## SUPPLIED PASSAGE
============
My year as a Greens supporter
Metiria Turei’s post-speech treatment and subsequent resignation reveals the level of opprobrium now reserved for the poorest in our society, writes Chris Ford.
I remember as a nine-year-old in 1979 listening to Kermit the Frog (of The Muppet Show and Sesame Street fame) singing the beautiful song It’s Not Easy Being Green. Of course, Kermit was making metaphorical reference to his amphibian colour. But in 2017, that song took on a more literal meaning for me as an ordinary Green Party member struggling to comprehend the rollercoaster nature of an election campaign for the party.
Firstly, a bit of a background is in order. I joined the Green Party in August 2013 after many years as a member of the Alliance Party and, before that, the NewLabour Party (NLP). For those who may need reminding, the Green Party was a constituent party of the Alliance from 1991 until 1998 when it decided to go it alone. I had, during my years in both the NewLabour and Alliance parties, held a number of activist roles and had stood as a parliamentary candidate for the NLP in 1990 and then the Alliance in 2005.
My joining the Greens came about because, sadly, the Alliance’s support had declined since the acrimonious post-2001 split with the supporters of former leader Jim Anderton. Essentially, the split left the Alliance (which is still a legally registered party but didn’t field any candidates in 2017) a shell of its former shelf and consequently often referred to in the past tense by both media and public alike. Hence, I entered the Greens full of hope that it would, at least, eventually replace the Alliance as the main left-of-centre force restraining a still relatively centrist-looking Labour Party.
============
## EXERCISE REQUIREMENTS
[1] Decide whether each statement agrees with the essay on being a Greens supporter, answering yes or no and quoting the words of the essay that settle it: (a) The writer joined the Green Party in August 2013. (b) The Green Party remained a constituent party of the Alliance until 2005. (c) The Alliance fielded candidates in 2017.
[2] Go on with the essay on being a Greens supporter from the point where it stops.
Nothing in the entries that come after this point is needed.

[Stored data entries]
============
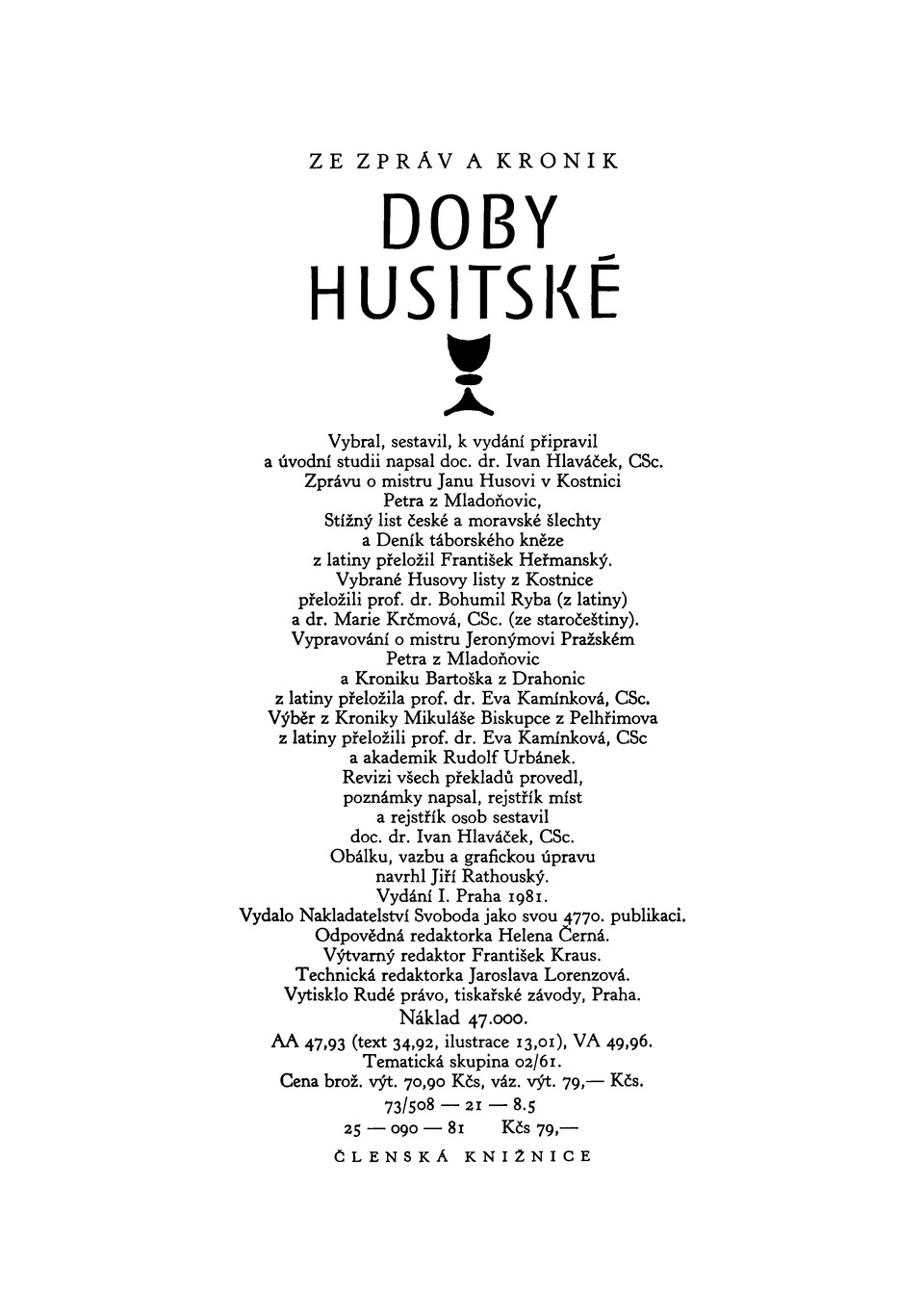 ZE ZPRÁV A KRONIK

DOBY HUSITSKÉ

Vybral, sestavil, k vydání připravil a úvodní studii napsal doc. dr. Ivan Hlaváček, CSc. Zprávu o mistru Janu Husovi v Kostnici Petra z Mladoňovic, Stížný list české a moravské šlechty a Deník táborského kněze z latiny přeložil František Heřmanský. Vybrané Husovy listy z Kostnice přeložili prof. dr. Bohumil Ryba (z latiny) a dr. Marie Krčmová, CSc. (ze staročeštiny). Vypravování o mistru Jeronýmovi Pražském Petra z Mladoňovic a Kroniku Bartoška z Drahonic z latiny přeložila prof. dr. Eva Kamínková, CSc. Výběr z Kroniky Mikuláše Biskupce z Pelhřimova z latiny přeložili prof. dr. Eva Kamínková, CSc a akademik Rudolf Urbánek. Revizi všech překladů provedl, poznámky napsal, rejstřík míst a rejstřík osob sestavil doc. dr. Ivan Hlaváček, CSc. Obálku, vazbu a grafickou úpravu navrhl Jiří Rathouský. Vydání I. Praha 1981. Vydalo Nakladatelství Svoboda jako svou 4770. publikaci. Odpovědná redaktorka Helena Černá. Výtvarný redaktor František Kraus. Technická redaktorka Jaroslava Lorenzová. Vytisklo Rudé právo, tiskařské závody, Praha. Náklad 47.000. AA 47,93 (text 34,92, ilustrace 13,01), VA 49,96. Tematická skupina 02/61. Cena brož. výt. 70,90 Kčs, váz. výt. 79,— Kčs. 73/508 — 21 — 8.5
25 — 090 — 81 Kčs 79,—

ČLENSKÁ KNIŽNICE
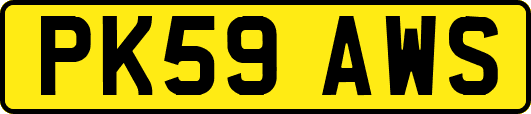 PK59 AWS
============
## ANSWERS BY ITEM NUMBER
[1]
(a) Yes: "I joined the Green Party in August 2013"
(b) No: "from 1991 until 1998 when it decided to go it alone"
(c) No: "didn’t field any candidates in 2017"

[2]
What also impressed me about the Greens was their dual commitment to social justice and environmental issues. I strongly supported the party’s stances on disability issues and also their defence and foreign policies. I also liked their pledges to deal decisively to child poverty, dirty rivers and climate change, simultaneously. After all, the party’s Green Charter contains the four inter-related principles of ecological wisdom, social responsibility, appropriate decision-making and non-violence. In other words, (to paraphrase a line from the party’s first and soon ill-fated 2017 campaign slogan) healthy planet and healthy people go together.
All this appealed to me when I joined in 2013. Only months after joining, I got approached by now former MP Mojo Mathers to stand as a Green candidate at the 2014 election – something which I did – and proudly flew the green standard as a list-only candidate that year.
In early 2017, I decided not to stand this time due to work commitments. I had initially planned to do more but, as will be revealed, my political morale got knocked around during the year too. One of the key reasons was an exceptionally brave speech given in a hall on a winter Sunday afternoon in Auckland. Back then, little did I, and everyone, know that that speech would trigger a hair-raising election campaign for the Greens. But as we now know, after a rocky journey, the story has a happy ending. But more on that shortly.
Mending the safety net
On Sunday, July 16, then co-leader Metiria Turei gave her ‘Mending the Safety Net’ speech before an audience of Green supporters in Auckland. On that day, I sat at home in front of a screen linked to the Green Party Facebook page and clapped every word that she uttered. It was a speech that I, and many others on the left, had been yearning to hear for years. Ever since the fourth National Government’s benefit cuts of 1991, the welfare state had come under sustained assault. While the Labour-led governments of the 2000s had made some minor repairs to the system, they were nothing compared to what was actually needed. Benefit rates had not kept pace with inflation and punitive sanctions and the unjust withholding of entitlements by Work and Income (WINZ) had become commonplace. The outcomes of two decades of neo-liberal welfare policies had become all too evident to those of us who walked or wheeled the streets of our main centres.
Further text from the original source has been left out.